Reproduce the part of the article on gender and news bias that opens with "Last summer, I" and closes with "might be true.", copying it word for word.

| Document passage |
Begin
Statistically, Female Journalists are Less Biased than their Male Peers

Dhruv Mangtani
3 min readSep 1, 2020
CNN and Fox News Journalists, and their BLUFFNet Aggregate Article Bias. Full spreadsheet here.

Introduction

We often talk about how the news is biased, but we haven’t really dissected the term “news.” One level down, we get to news organizations: CNN, Fox, NYT, WaPo, etc. Then we get to topics: what is this article about? Digging even further, we analyze the journalists themselves. At least in the context of news bias, no one has stratified news articles by the traits of the human behind them, e.g. gender.

Last summer, I developed BLUFFNet, a deep learning model which identifies biased news sentences, and in turn, biased news articles. What’s interesting is that the algorithm proved to have two applications: real world programs (the BLUFFNet Chrome Extension) and statistical analyses (these articles). After deploying BLUFFNet to analyze nearly 500,000 news articles, I was able to study news bias in depth.

If you’re interested in the statistical methodology (in summary, a t-test), scroll down. Otherwise, let’s talk about why this might be true.

Why?

It’s important to note that the articles scraped for this study were on Google News and the CNN and Fox News RSS feeds, meaning they had to be somewhat popular in the first place. What this might indicate is that highly biased articles written by women are less popular than objective ones. If this were true, that would mean my study omits a large pool of biased news articles written by women. However, most people don’t bother to look at the name of the author who wrote the article they’re reading, so the author’s gender most likely wouldn’t influence the popularity of their article.
End
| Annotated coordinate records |
Begin
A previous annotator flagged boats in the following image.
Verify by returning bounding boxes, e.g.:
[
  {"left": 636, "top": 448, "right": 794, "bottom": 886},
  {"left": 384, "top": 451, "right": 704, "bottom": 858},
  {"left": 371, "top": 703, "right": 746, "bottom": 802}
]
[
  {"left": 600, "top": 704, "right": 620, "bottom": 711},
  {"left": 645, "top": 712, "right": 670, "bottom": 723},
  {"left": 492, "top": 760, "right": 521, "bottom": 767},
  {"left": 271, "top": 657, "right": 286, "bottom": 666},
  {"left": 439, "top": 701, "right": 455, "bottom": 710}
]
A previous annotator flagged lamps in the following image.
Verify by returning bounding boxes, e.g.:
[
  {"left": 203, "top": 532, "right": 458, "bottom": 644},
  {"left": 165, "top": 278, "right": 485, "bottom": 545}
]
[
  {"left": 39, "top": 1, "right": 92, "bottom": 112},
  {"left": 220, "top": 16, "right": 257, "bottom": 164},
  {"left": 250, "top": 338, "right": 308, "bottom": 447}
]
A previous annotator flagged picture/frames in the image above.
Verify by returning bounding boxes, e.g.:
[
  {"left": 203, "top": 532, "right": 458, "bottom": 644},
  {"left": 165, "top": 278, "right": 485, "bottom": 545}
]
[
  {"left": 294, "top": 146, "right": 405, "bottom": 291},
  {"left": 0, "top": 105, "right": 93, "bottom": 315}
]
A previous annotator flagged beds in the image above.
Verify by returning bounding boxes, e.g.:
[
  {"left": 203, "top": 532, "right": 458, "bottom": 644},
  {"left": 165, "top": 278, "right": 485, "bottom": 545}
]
End
| Task answer |
Last summer, I developed BLUFFNet, a deep learning model which identifies biased news sentences, and in turn, biased news articles. What’s interesting is that the algorithm proved to have two applications: real world programs (the BLUFFNet Chrome Extension) and statistical analyses (these articles). After deploying BLUFFNet to analyze nearly 500,000 news articles, I was able to study news bias in depth.

If you’re interested in the statistical methodology (in summary, a t-test), scroll down. Otherwise, let’s talk about why this might be true.